Rather amusingly everything worked after I changed that one line in the script...

I did the exact same thing! I was a tiny bit proud of that clever hack. It was just too easy to really feel good about it though.
> We need another closed-source unix/linux-based operating system that throws away X.org and its attempted modern replacements, that can directly compete with OS X.

Jordan Hubbard is at iXsystems now. FreeNAS/TrueNAS & PC-BSD/ TrueOS.

So maybe.

> Windows will work on practically any combination of hardware. OS X will work on any hardware it is permitted to operate on. Linux is the only consortium of operating systems that still suffer from the inability to "just work out of the box".

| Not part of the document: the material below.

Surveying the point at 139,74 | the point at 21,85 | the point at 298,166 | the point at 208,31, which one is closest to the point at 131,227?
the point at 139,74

Linux is exactly like Windows in this regard: it works just fine as long as you have the right third-party drivers. Hell, I remember having trouble installing my ATI drivers on win7 because win7 fallback was 640x480, and the braindead driver installer window was taller than that - you couldn't see the bottom of the window to click on the buttons (and windows wouldn't let you drag the top of the window offscreen). In the XP days, having windows completely fail to work with NICs was so frustrating that a friend of mine slipstreamed a vanilla installation disk with 676 NIC drivers on it, so 'no matter where you installed it, it would get network!'

So no, Windows doesn't work on 'practically any hardware' - you need to have the right drivers for it, same as linux/bsd/whatever.

> So no, Windows doesn't work on 'practically any hardware' - you need to have the right drivers for it, same as linux/bsd/whatever.

Sure. But it seems silly to acknowledge that fact while omitting the fact that hardware manufacturers actually always build drivers for Windows and they hardly ever build them for Linux.